What is expected —
Using the data below, return every line that holds the word "TARGET".
Start of Data for the task
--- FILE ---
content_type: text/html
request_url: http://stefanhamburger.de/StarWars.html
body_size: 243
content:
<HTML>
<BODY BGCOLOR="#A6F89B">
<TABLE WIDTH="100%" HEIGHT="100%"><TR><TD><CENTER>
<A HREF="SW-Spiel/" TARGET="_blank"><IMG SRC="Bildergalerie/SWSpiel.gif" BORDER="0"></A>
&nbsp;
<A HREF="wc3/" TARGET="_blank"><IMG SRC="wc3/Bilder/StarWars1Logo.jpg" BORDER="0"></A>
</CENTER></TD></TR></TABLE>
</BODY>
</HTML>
End of Data for the task
Expected answer —
<A HREF="SW-Spiel/" TARGET="_blank"><IMG SRC="Bildergalerie/SWSpiel.gif" BORDER="0"></A>
<A HREF="wc3/" TARGET="_blank"><IMG SRC="wc3/Bilder/StarWars1Logo.jpg" BORDER="0"></A>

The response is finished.